ВЫБРАННЫЙ ФРАГМЕНТ ->
= = = = = = =

Социологическая школа, зародившаяся в XIX веке, сделала много хорошего: к ней принадлежали выдающиеся ученые. Но мы понимаем, что социологический не единственно возможный подход, при помощи которого мы можем изучать мировую культуру.

Как развивается мировая культура? Искренний мой ответ — не знаю. Но поскольку я читаю лекции, я обязан занять какую-то позицию, я должен надеть на себя маску. К нашей поре даже далекому от философии человеку проясняется, что существует только тот мир, который создан чувствами, мыслями, фантазиями каждого из нас. И в общем-то, если мы сейчас представим себе, что можно остановить время, и попытаемся понять, сколько существует истин, получится — сколько мыслящих субъектов, сколько людей на этом свете (и эти «истины» меняются с носителем во времени). Проще говоря, сколько людей, столько точек зрения.

Возьмем жизнь отдельного человека, поделим на мгновения и миги — и мы понимаем, что каждый миг у него новый взгляд на мир, новая точка зрения. Мы проживаем в течение дня множество жизней, и каждое мгновение по всей жизни у нас меняется представление о добре и зле, о прекрасном и безобразном, о том, хороши мы или дурны по своей природе и каков окружающий мир.

Получается, что никакой единой истины не существует. Наша эпоха отчаялась ее найти. Искомая истина распадается на бессчетное множество «истин». Но когда разговор идет об истине, то бессчетное множество и нуль — это одно и то же. Получается, что истины, в общем-то, нет, она растворяется в бесконечных потоках сознания каждого из нас.

Таким образом, для того, чтобы рассуждать о культуре в самом высоком смысле слова, мне нужно надеть маску, привязать себя к определенной философской и научной доктрине. Я понимаю, что стоит мне сделать шаг в сторону и взглянуть на мою же концепцию другими глазами, как она не выдержит моей же собственной критики, покажется одновременно инфантильной и старообразной. Но тем не менее продолжаем разговор, в котором я выступаю адептом культурно-исторической школы.

= = = = = = =

ФРАГМЕНТ ДАННЫХ ->
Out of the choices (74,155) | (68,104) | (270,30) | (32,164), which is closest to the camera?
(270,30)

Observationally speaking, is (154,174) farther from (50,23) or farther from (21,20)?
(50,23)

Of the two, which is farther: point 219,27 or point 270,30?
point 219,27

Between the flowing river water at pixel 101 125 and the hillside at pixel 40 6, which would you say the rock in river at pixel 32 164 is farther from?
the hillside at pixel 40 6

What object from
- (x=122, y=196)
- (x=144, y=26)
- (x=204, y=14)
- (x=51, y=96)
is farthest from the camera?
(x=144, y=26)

= = = = = = =

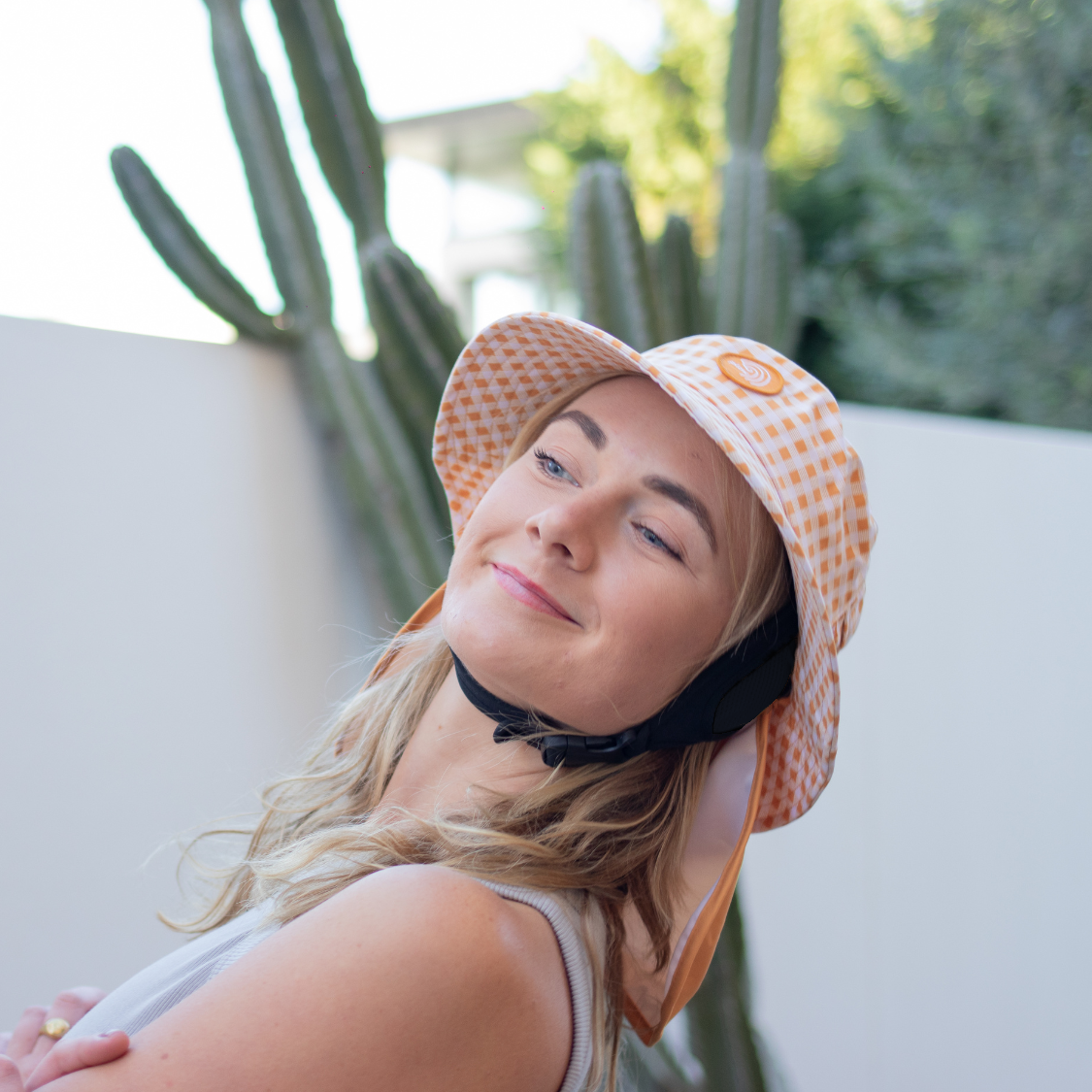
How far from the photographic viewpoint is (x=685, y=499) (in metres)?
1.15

= = = = = = =

УСЛОВИЕ ЗАДАЧИ 1 -> Адептом какой школы объявляет себя автор в конце фрагмента о мировой культуре?
УСЛОВИЕ ЗАДАЧИ 2 -> Перепишите отрывок из фрагмента о мировой культуре: начните со слов «Возьмем жизнь отдельного» и остановитесь после слов «сознания каждого из нас.».
Записи никак не связаны с фрагментом.

ПРАВИЛЬНЫЙ ОТВЕТ 1 -> Культурно-исторической школы.

ПРАВИЛЬНЫЙ ОТВЕТ 2 ->
Возьмем жизнь отдельного человека, поделим на мгновения и миги — и мы понимаем, что каждый миг у него новый взгляд на мир, новая точка зрения. Мы проживаем в течение дня множество жизней, и каждое мгновение по всей жизни у нас меняется представление о добре и зле, о прекрасном и безобразном, о том, хороши мы или дурны по своей природе и каков окружающий мир.

Получается, что никакой единой истины не существует. Наша эпоха отчаялась ее найти. Искомая истина распадается на бессчетное множество «истин». Но когда разговор идет об истине, то бессчетное множество и нуль — это одно и то же. Получается, что истины, в общем-то, нет, она растворяется в бесконечных потоках сознания каждого из нас.